> [INSTRUCTIONS TO FOLLOW]: Pictures are to be left out. Return exactly the lines below from the one with "Baleno Men's Outdoor" up to and including the one with "环亚集团官网党委设置和践行正确政绩观学习教育念书班进行集体互换钻研".

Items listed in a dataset
'''

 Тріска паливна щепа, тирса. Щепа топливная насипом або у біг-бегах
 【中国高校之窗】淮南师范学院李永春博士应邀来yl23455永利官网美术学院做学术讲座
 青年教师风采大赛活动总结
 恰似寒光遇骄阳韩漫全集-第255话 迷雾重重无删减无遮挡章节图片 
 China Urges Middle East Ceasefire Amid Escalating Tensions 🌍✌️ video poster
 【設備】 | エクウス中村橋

'''
'''

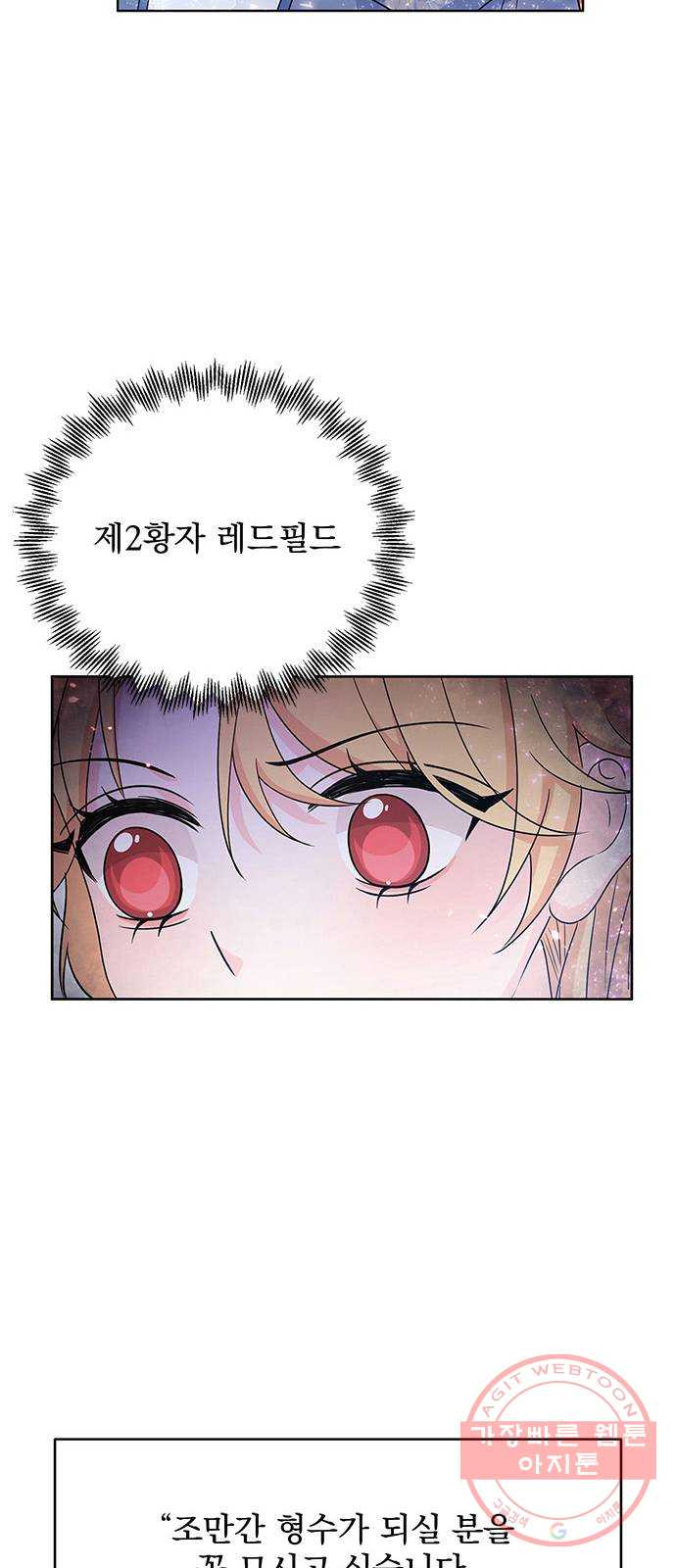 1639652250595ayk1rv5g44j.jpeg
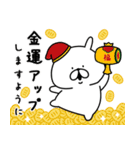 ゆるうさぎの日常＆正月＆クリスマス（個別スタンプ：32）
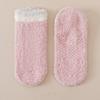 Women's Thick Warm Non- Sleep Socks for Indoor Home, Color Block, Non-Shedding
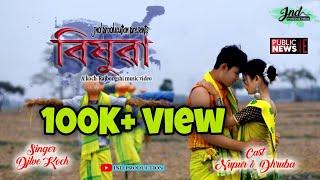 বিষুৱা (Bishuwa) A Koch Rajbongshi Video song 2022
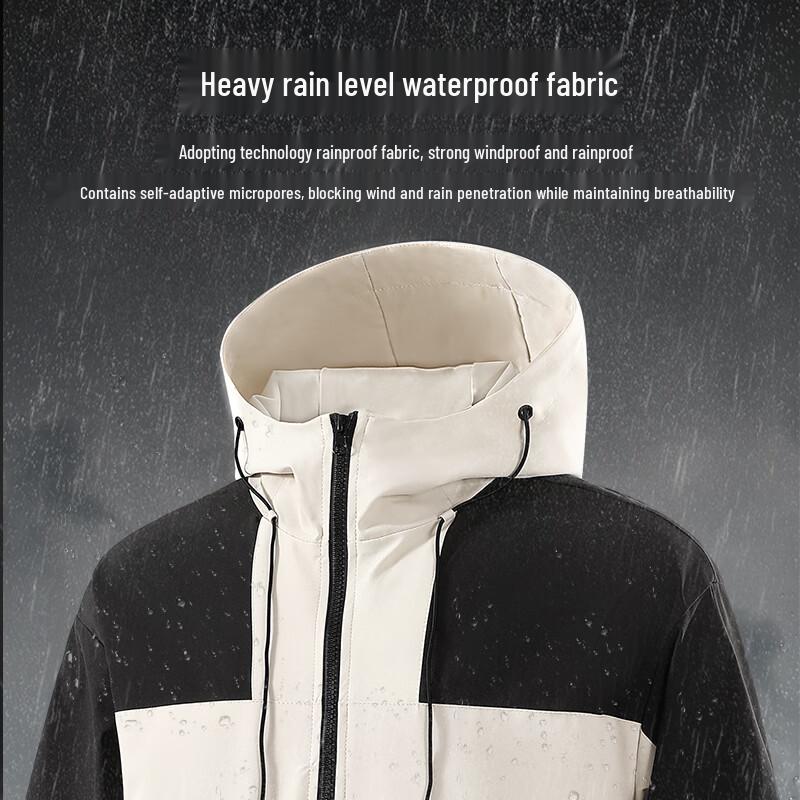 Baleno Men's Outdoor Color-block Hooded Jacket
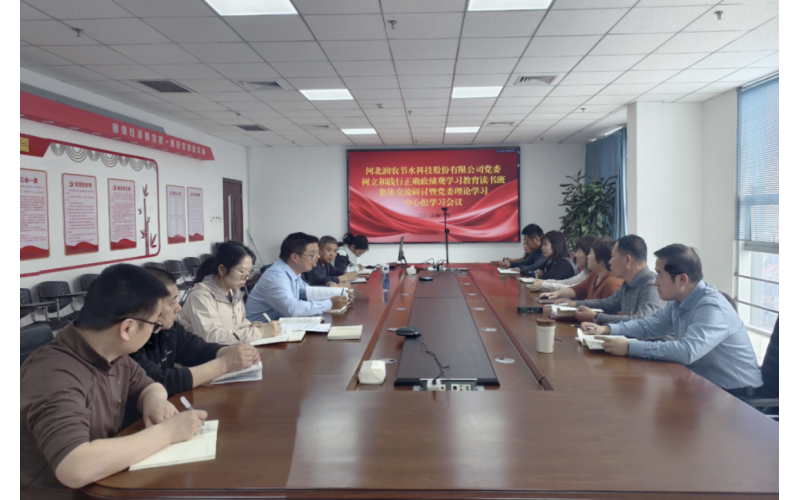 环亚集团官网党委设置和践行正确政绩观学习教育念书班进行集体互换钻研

'''

> [YOUR SOLUTION]:
 Baleno Men's Outdoor Color-block Hooded Jacket
 环亚集团官网党委设置和践行正确政绩观学习教育念书班进行集体互换钻研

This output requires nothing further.